The Chief Justice put the case to the assessors.  The plaintiff had started by lodging a good legal title to the land which had not been impeached, and it was therefore to be considered prima facie title to the land.  The defendant came in with a prior title of grant from a former Governor - but these grants were not in possession of the defendant, but in possession of the Crown, which was strong presumptive evidence that they had been cancelled.  However, notwithstanding that the deeds came from the Colonial Office instead of from the grantee, yet, if the deeds had come before the in a perfect state, he should have held them as good against any claim of the Government; notwithstanding that they had never been issued to the grantee.  In this case, however, they came before the Court under circumstances from which the assessors must presume that they had been surrendered for compensation and cancelled; and there was a still further presumption that they had been cancelled, by Governor Darling having issued a grant of this land to Mr Terry, from which the Assessors were bound to presume that they had been duly surrendered to the Crown.

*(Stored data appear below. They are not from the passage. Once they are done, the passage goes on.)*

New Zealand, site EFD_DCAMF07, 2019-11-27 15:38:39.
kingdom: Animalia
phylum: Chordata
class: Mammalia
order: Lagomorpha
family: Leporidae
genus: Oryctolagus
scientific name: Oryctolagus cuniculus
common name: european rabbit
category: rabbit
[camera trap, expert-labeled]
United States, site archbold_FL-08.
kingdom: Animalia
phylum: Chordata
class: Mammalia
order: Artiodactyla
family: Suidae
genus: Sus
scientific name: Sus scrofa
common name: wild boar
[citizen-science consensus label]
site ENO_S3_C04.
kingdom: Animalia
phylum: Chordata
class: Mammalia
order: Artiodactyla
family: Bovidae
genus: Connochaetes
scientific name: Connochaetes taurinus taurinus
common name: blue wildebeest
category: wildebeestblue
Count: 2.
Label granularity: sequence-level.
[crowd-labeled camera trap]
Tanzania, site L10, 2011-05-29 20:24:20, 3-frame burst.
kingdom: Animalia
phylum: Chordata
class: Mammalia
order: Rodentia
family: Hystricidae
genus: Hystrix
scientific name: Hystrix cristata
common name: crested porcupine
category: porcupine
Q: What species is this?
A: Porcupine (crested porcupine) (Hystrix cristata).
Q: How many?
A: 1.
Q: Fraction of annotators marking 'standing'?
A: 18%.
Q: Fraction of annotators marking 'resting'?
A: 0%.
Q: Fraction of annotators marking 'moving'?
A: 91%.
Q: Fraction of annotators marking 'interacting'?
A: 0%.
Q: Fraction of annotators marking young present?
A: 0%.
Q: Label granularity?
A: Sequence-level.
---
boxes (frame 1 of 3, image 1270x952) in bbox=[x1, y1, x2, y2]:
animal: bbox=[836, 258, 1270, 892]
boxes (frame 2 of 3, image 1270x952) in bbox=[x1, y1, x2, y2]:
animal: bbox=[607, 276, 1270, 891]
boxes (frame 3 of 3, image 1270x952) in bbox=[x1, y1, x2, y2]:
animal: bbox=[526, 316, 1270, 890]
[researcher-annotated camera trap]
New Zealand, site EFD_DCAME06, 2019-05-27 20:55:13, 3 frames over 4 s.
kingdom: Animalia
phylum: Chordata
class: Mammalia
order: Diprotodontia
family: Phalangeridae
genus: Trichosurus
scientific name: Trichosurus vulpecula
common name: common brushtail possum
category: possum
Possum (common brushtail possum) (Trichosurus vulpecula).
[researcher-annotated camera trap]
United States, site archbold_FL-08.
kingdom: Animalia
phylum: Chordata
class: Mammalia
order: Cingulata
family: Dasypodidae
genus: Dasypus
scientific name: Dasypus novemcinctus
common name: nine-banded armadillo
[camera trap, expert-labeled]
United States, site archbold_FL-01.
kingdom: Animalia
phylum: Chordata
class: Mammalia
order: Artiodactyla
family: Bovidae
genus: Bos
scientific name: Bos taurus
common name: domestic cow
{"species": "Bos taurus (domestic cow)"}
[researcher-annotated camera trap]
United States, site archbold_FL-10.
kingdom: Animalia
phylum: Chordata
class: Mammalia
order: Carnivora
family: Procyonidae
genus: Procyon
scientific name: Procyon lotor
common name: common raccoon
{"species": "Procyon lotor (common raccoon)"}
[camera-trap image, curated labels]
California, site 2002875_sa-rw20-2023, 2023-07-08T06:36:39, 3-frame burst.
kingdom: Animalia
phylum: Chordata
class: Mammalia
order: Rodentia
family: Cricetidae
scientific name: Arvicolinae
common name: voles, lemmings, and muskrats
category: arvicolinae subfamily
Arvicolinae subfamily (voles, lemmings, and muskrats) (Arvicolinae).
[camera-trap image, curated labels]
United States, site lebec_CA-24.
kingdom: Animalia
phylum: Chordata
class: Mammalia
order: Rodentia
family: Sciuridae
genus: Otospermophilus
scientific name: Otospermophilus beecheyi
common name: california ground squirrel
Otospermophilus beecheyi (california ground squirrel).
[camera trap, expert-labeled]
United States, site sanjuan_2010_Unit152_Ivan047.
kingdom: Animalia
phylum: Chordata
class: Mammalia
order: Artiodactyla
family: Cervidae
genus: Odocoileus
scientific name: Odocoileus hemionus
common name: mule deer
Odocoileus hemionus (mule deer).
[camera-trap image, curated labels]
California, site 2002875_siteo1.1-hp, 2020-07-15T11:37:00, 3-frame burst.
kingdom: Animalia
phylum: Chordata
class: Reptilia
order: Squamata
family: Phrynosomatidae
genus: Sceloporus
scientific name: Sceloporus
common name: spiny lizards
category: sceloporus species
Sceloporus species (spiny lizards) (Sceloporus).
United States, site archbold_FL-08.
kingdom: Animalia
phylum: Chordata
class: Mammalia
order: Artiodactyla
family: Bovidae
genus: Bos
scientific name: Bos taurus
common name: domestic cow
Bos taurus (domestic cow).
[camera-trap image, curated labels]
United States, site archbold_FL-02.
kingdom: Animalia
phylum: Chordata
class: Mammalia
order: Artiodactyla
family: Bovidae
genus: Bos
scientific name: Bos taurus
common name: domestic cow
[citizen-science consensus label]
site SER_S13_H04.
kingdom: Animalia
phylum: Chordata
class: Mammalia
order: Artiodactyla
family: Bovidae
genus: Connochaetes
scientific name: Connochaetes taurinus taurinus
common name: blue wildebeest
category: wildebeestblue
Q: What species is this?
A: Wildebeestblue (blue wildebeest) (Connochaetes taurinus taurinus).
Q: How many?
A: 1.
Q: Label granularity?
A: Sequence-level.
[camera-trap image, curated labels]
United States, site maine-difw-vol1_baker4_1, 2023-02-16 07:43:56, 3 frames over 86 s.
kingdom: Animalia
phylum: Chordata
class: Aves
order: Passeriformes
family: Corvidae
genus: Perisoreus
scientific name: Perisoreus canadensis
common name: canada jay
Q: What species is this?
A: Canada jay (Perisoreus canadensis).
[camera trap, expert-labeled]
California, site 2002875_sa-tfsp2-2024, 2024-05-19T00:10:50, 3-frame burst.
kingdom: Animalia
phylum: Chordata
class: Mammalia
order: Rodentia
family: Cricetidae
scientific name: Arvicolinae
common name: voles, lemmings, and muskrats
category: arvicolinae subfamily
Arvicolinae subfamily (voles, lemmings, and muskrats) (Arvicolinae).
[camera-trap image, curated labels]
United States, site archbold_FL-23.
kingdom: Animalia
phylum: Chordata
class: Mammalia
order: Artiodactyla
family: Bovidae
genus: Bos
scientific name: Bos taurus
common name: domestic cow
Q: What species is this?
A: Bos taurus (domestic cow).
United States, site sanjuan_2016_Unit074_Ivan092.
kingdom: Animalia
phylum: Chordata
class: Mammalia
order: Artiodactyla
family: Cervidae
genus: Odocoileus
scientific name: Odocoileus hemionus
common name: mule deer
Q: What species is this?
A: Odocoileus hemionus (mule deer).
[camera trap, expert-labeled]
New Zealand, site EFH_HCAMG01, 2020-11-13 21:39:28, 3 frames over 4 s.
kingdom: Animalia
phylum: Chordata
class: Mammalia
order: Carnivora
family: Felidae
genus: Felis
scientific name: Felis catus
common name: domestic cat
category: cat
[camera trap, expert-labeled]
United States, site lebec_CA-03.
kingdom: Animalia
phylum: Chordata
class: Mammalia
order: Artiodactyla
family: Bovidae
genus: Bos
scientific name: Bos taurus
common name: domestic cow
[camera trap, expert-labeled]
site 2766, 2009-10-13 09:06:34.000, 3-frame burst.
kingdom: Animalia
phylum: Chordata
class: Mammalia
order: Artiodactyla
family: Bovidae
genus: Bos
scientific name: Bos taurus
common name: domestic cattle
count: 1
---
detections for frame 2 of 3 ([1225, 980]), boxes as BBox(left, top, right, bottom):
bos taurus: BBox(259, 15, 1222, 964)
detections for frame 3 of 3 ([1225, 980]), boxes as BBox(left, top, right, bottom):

The Assessors found for the plaintiff - Damages, one halfpenny.



[ 1]See also Sydney Gazette, 11 October 1838, and see its issue of 13 October (Doe dem. Terry v. McCulloch, and Doe dem. Terry v. Rogers).  See also Dowling, Proceedings of the Supreme Court, Vol. 154, State Records of New South Wales, 2/3339, p. 36.

On the proposals for a new system of land grants, see Gipps to Glenelg, 2 June 1838, Historical Records of Australia, Series 1, Vol. 19, 430-432.